You can do something like WTF-8 (not a misspelling, alas) to make it bidirectional. Rust does this under the hood but doesn’t expose the internal representation.

  • What do you mean by "when 8-bit filenames are used"? Do you mean the -A APIs, like CreateFileA()? Those do not take UTF-8, mind you -- unless you are using a relatively recent version of Windows that allows you to run your process with a UTF-8 codepage.

    In general, Windows filenames are Unicode and you can always express those filenames by using the -W APIs (like CreateFileW()).

    • Windows filenames in the W APIs are 16-bit (which the A APIs essentially wrap with conversions to the active old-school codepage), and are normally well formed UTF-16. But they aren’t required to be - NTFS itself only cares about 0x0000 and 0x005C (backslash) I believe, and all layers of the stack accept invalid UTF-16 surrogates.

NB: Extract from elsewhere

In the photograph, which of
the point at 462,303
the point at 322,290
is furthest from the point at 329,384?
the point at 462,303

Don’t get me started on the normal Win32 path processing (Unicode normalization, “COM” is still a special file, etc.), some of which can be bypassed with the “\\?\” prefix when in NTFS.

      The upshot is that since the values aren’t always UTF-16, there’s no canonical way to convert them to single byte strings such that valid UTF-16 gets turned into valid UTF-8 but the rest can still be roundtripped. That’s what bastardized encodings like WTF-8 solve. The Rust Path API is the best take on this I’ve seen that doesn’t choke on bad Unicode.

    • I think it depends on the underlying filesystem. Unicode (UTF-16) is first-class on NTFS. But Windows still supports FAT, I guess, where multiple 8-bit encodings are possible: the so-called "OEM" code pages (437, 850 etc.) or "ANSI" code pages (1250, 1251 etc.). I haven't checked how recent Windows versions cope with FAT file names that cannot be represented as Unicode.

  • I believe the same is true on linux, which only cares about 0x2f bytes (i.e. /)

    • Windows paths are not necessarily well-formed UTF-16 (UCS-2 by some people’s definition) down to the filesystem level. If they were always well formed, you could convert to a single byte representation by straightforward Unicode re-encoding. But since they aren’t - there are choices that need to be made about what to do with malformed UTF-16 if you want to round trip them to single byte strings such that they match UTF-8 encoding if they are well formed.

      In Linux, they’re 8-bit almost-arbitrary strings like you noted, and usually UTF-8. So they always have a convenient 8-bit encoding (I.e. leave them alone). If you hated yourself and wanted to convert them to UTF-16, however, you’d have the same problem Windows does but in reverse.